I met a woman on the maternity ward of a hospital in Papua New Guinea, and I can’t forget her story. In the sticky morning air we rattled the old trolley through the crowded wards, feeling the bellies of soon-to-be mamas and interrogating the frazzled mamas, fresh from the labour ward. Thinking about the mothers made it easy to forget about all the tiny lives in each room, some sleeping peacefully under domed mosquito nets, others fretful with fevers and bruised heads from the traumatic journey into the world.

It was day one post partum for this woman, and as she cradled her newborn son we approached her for her post-delivery check up. Are you feeling pain? Big pain or little pain? Are you bleeding? Is the baby feeding? Does he feel hot? When she came to the hospital yesterday bursting at the seams, her blood tests gave away her severe anaemia. With a haemoglobin of 2.8, I was shocked she could walk, let alone deliver a baby. A post-partum haemorrhage could have been the end of her, so it was not an easy day for the midwives. She didn’t bleed, her family donated her some whole blood and she lived to tell the tale. Not everyone is as lucky.

The interrogation continued. What number baby is this? Seven. How old is your biggest child? Five. There was a short pause. Are you having family completion surgery tomorrow? No, doctor.
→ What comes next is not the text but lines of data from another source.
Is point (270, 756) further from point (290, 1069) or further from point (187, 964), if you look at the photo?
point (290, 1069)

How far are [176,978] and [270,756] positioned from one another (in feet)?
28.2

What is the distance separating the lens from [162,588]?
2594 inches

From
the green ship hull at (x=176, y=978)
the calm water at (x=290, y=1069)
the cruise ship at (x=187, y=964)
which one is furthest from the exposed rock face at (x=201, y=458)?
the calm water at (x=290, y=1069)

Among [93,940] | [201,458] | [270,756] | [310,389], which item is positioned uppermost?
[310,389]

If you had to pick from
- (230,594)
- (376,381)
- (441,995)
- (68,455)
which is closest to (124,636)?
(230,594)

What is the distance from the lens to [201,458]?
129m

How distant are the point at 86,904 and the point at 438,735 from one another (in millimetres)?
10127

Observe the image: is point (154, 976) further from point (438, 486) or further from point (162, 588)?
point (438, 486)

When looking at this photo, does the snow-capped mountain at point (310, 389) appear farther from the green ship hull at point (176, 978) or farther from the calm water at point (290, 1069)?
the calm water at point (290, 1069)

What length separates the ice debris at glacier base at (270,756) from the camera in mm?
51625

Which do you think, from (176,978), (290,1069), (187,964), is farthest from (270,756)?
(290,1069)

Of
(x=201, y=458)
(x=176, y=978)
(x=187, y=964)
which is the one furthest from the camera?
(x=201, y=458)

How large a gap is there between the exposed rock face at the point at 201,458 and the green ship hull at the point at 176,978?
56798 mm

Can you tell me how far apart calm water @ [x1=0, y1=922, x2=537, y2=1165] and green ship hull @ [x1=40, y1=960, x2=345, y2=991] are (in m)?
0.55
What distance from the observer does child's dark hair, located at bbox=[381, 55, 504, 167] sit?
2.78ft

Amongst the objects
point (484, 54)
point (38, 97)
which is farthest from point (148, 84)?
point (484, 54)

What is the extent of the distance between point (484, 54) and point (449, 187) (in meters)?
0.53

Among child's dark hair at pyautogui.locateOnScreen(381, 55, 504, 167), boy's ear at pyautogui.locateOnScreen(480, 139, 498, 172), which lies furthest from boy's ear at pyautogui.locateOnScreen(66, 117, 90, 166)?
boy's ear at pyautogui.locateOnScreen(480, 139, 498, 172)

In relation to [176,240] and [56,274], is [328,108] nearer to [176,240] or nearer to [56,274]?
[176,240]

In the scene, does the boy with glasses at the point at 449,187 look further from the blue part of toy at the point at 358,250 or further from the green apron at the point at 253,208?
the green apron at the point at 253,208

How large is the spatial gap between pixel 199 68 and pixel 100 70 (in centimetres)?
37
The female registrar stopped writing notes and looked this woman straight in the eyes. Her monologue that followed was what stuck with me. Even in Pidgin, the message was clear and her passion was clearer. Why are you having children that you cannot feed, and that will be forever competing with each other for everything? Do you want your children to have mobile phones? When they go to school will you be proud that they have holes in their clothes? And what about university, will you be able to sell enough at the market to afford for 7 children to get an education? Every child that you carry in this country is a threat to your life. Your body is tired. Who will feed your children when you don’t survive the next delivery?

She was met with stony silence, downcast eyes and a half-hearted shrug. This woman knew her place, she knew it was not her decision. The midwife informed the doctor that the woman’s husband had not consented for her surgery. There was tittering around the ward, and 10 pairs of eyes look upon her sympathetically. These women knew her predicament well, and knew there was no easy solution. Many husbands believe tubal ligation surgery will result in a promiscuous and unfaithful wife. The law says that only the woman needs to consent to surgery, but the doctors cannot afford to put vulnerable women at risk in a country where domestic violence is endemic.

The registrar sighs, prescribes some post-partum paracetamol and moves to the next patient – she can’t argue with culture.

This woman left the hospital and returned to the village with another mouth to feed and a contraceptive implant in her arm. We can only hope that she will return in 3 years to get another one, and not become another woman lost from the healthcare system in this remote place.

Charlotte O'Leary is the Engagement Director for Torque in 2015. She spent the month of January in Papua New Guinea, learning on the Obstretrics and Gynaecology ward of Kavieng General Hospital, New Ireland Province.